Das hab ich aber grundsätzlich ja schon im ersten Posting erwähnt. Aber trotzdem danke für die Antwort!

lg
Peter


----------



## gex (27. Mrz 2009)

Ah ok. Also wenn du beim loadBundle den korrekten basename angibst, der dem package + basisnamen des bundles entspricht, brauchst du im faces-config gar nichts anzugeben, denn er sucht sich das bundle selbständig im Classpath.


----------



## PeterRRR (27. Mrz 2009)

Ich fürchte es ist noch immer nicht so wirklich rübergekommen, wie ich das eigentlich meine. :noe:

Nochmal kurz zusammengefasst:


Ich will zwei verschiedene Sprachen zur Verfügung stellen (en + de)
je nach eingestellter Sprache im Betriebssystem, soll eine der beiden Sprachen ausgewählt und die JSP-Seite in der entsprechenden Sprache angezeigt werden
die beiden ResourceBundles heißten *"messages_de"* und *"messages_en"*
bei Angabe von z.B. basename="package.messages_en" wird die Datei gefunden, bei Angabe von basename="package.messages" eben nicht, wobei ersteres wenig Sinn macht, da ja dann IMMER englisch verwendet wird
wie realisiere ich es, dass die Sprache *AUTOMATISCH* eingestellt wird

Oder ist es NICHT möglich, die Sprache automatisch vom Betriebssystem auszulesen und es MUSS immer konkret ein ResourceBundle (z.B. Englisch) angegeben werden?

lg
Peter


----------



## gex (28. Mrz 2009)

Doch doch, ich verstehe schon was du haben möchtest.

Da bei den Resource Bundles immer ein Bundle das Default Bundle ist, hat dieses File keinen Postfix.
Wenn bei dir English die Default Language ist, dann heisst dieses File nur messages.properties und fungiert überdies immer als Fallback, falls ein Key in einer anderen Sprache nicht übersetzt wurde.
package/messages.properties
package/messages_de.properties

Ausserdem ist nicht die Sprache des Betriebssystem ausschlaggebend, sondern die bevorzugte Sprache im Browser (also das was beim HTTP-Request abgesetzt wird).


----------



## PeterRRR (28. Mrz 2009)

Daaaankeschön!!! :toll: 

Endlich verstehe ich wie das ganze gemeint ist.

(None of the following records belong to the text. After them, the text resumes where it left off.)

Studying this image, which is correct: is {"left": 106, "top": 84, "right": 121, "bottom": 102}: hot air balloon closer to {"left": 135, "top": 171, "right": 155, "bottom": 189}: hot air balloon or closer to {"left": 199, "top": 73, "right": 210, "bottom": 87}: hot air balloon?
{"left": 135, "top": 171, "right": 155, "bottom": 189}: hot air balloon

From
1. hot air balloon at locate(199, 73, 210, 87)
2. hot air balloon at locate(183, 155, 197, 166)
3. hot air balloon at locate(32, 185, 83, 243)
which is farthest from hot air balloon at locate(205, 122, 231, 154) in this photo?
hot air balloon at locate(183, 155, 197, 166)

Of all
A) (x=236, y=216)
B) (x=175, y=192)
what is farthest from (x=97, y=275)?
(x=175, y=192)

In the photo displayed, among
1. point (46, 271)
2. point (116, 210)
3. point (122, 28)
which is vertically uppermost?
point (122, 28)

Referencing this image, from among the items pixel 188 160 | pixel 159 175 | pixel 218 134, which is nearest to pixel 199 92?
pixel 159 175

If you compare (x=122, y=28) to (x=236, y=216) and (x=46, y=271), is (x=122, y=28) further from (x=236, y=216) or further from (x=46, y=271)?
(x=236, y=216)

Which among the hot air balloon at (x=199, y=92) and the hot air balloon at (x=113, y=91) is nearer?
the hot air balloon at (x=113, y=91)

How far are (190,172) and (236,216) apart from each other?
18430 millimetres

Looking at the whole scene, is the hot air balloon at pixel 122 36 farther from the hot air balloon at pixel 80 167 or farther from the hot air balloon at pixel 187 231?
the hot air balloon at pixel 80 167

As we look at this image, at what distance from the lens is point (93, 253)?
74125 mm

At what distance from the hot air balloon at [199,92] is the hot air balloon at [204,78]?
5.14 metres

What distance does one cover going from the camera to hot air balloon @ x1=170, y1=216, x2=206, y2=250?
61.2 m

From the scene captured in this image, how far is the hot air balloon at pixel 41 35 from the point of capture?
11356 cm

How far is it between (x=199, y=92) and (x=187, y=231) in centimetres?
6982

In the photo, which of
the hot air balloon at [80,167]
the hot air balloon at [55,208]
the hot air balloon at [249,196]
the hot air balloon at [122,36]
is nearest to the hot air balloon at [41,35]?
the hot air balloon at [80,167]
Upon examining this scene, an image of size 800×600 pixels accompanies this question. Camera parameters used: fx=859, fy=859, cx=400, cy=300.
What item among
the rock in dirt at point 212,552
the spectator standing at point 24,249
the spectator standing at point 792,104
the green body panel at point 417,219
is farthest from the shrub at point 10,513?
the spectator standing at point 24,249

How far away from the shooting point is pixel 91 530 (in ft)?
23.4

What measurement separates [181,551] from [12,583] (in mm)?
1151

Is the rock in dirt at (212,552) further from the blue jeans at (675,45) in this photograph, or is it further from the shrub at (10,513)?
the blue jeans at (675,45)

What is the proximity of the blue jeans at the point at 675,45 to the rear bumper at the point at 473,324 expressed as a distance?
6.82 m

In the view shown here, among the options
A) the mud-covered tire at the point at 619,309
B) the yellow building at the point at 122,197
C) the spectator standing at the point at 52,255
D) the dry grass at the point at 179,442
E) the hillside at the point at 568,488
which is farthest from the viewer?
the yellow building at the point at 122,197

Ich hab nämlich nicht gewusst, dass das Properties-File der Default-Sprache keine Sprachendung haben muss. Daran ist's wohl bei mir gescheitert, jetzt ist die Sache natürlich klar und funktioniert auch einwandfrei.

Dass die Browsersprache ausschlaggebend ist wusste ich auch nicht, aber ich nehme an, dass dann letztendlich ja auch wieder der Browser aus dem Betriebssystem die Sprache ausliest, sofern man die Sprache im Browser nicht gesondert einstellen kann.

Aber wie gesagt, das eigentlich Problem ist damit gelöst, ein ganz großes Dankeschön nochmal! :applaus:

lg
Peter


----------